Texte extrait:

Dans un article précédent, j'ai présenté une façon de représenter des fonctions complexes, c'est-à-dire des fonctions $f : \mathbb{C} \rightarrow \mathbb{C}$, à l'aide d'un jeu de couleurs. Tout ceci n'était qu'un prétexte pour introduire l'une des fonctions les plus fascinantes à mon goût, qui répond au simple nom de "fonction $j$", ou parfois de $j$-invariant.[1. et si l'on veut être encore plus précis, on dit que c'est l'invariant $j$ de Klein] Il s'agit d'une fonction définie sur $$\mathfrak{H} = \{ \tau \in \mathbb{C} | \textrm{Im} \, \tau > 0\}. $$ et à valeurs dans $\mathbb{C}$. Je ne vais pas expliquer tout de suite comment elle est définie, mais plutôt en donner une propriété qui, fait peut-être surprenant, la caractérise de façon unique. Pour cela, il faut que je rappelle ce que sont les transformations modulaires.

Données fournies:
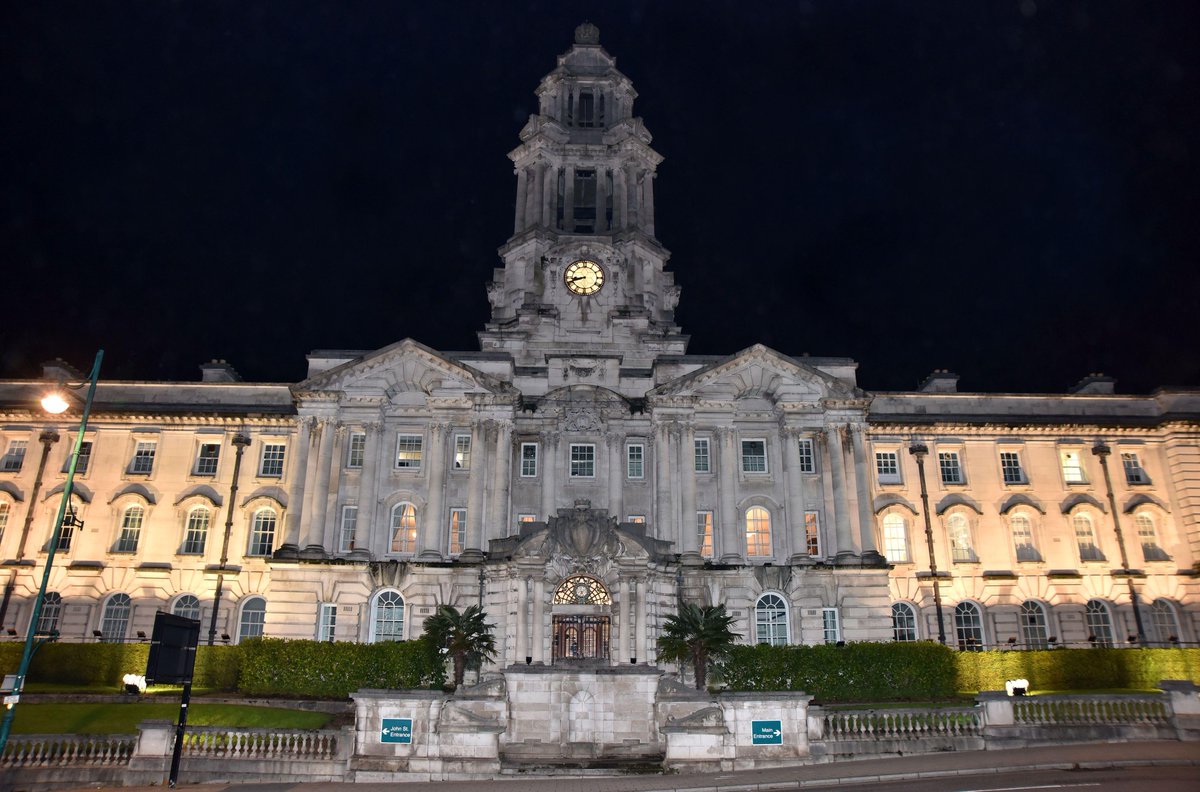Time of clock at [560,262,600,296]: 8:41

==

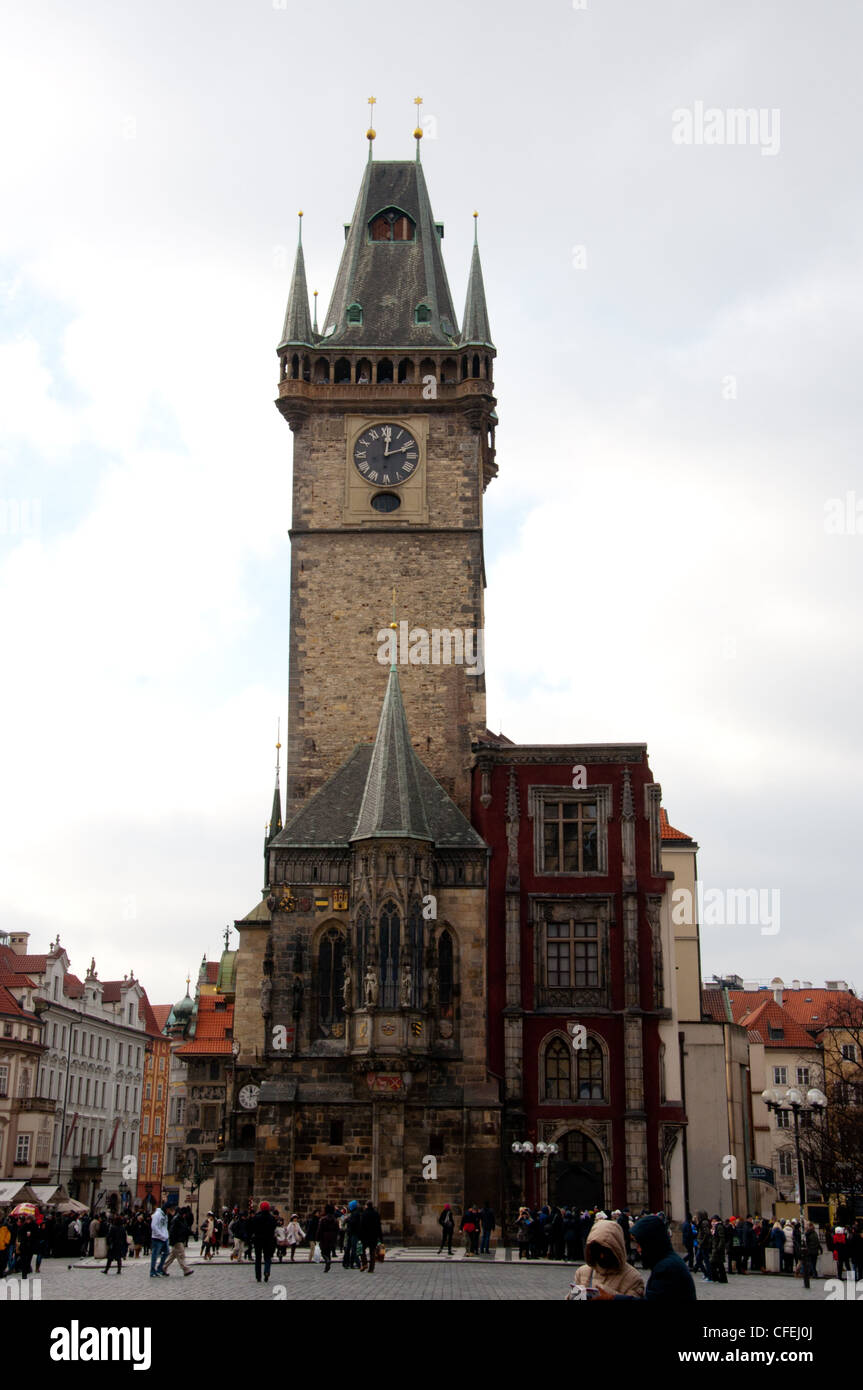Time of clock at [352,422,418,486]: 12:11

Objectif 1: D'après le texte sur la fonction $j$, sur quel ensemble cette fonction est-elle définie ?
Objectif 2: Poursuivez, s'il vous plaît, le texte sur la fonction $j$ à partir de sa dernière phrase.

Réponse proposée 1: Sur $\mathfrak{H} = \{ \tau \in \mathbb{C} | \textrm{Im} \, \tau > 0\}$, l'ensemble des nombres complexes de partie imaginaire strictement positive.

Réponse proposée 2:
Voici deux opérations fort simples qui agissent sur $\mathfrak{H}$: $$T : \tau \mapsto \tau +1$$ $$S : \tau \mapsto \frac{-1}{\tau} . $$ Je vous laisse vérifier que ces deux opérations agissent bien sur $\mathfrak{H}$, c'est-à-dire que si on leur donne un nombre complexe de partie imaginaire strictement positive en argument, elles renvoient un nombre complexe de partie imaginaire strictement positive. Une fois qu'on a ces deux opérations, on peut en construire beaucoup d'autres en les combinant. Par exemple, $ST$ sera la composée de $T$ suivie de $S$, ce que l'on note parfois $S \circ T$, et je vous laisse vérifier que $$ST : \tau \mapsto \frac{-1}{\tau+1} . $$ J'expliquerai une prochaine fois[2. Je mettrai le lien ici quand ce sera fait !] pourquoi ces transformations sont importantes. Mais pour le moment, posons-nous le problème suivant. Quelles sont les fonctions $f : \mathfrak{H} \rightarrow \mathbb{C}$ holomorphes (c'est-à-dire dérivables au sens complexe) qui sont invariantes sous les deux transformations $S$ et $T$ (et donc automatiquement sous toutes les compositions possibles), autrement dit, les fonctions telles que $$\forall \tau \in \mathfrak{H} , \qquad f(\tau) = f(\tau +1) = f (-1/\tau) ? $$ La réponse n'est pas du tout évidente, car ces deux transformations sont assez vicieuses. $T$ semble sympathique, elle dit simplement que $f$ doit être périodique, donc $\sin (2 \pi \tau)$ pourrait faire l'affaire. Mais $S$ relie $\tau$ et $-1/\tau$. En soi, cela n'est pas extraordinaire, et n'importe quel polynôme en $\tau - 1/\tau$ possède cette invariance. Ce qui est vicieux, c'est que ces deux transformations semblent hautement incompatibles, car par exemple $f$ doit rester périodique de période $1$ même après avoir subi $S$, donc $$f(\tau) = f \left( \frac{-1}{\tau +n}\right)$$ pour tout entier $n$ ! Je vous mets au défi de trouver des fonctions satisfaisant cette condition.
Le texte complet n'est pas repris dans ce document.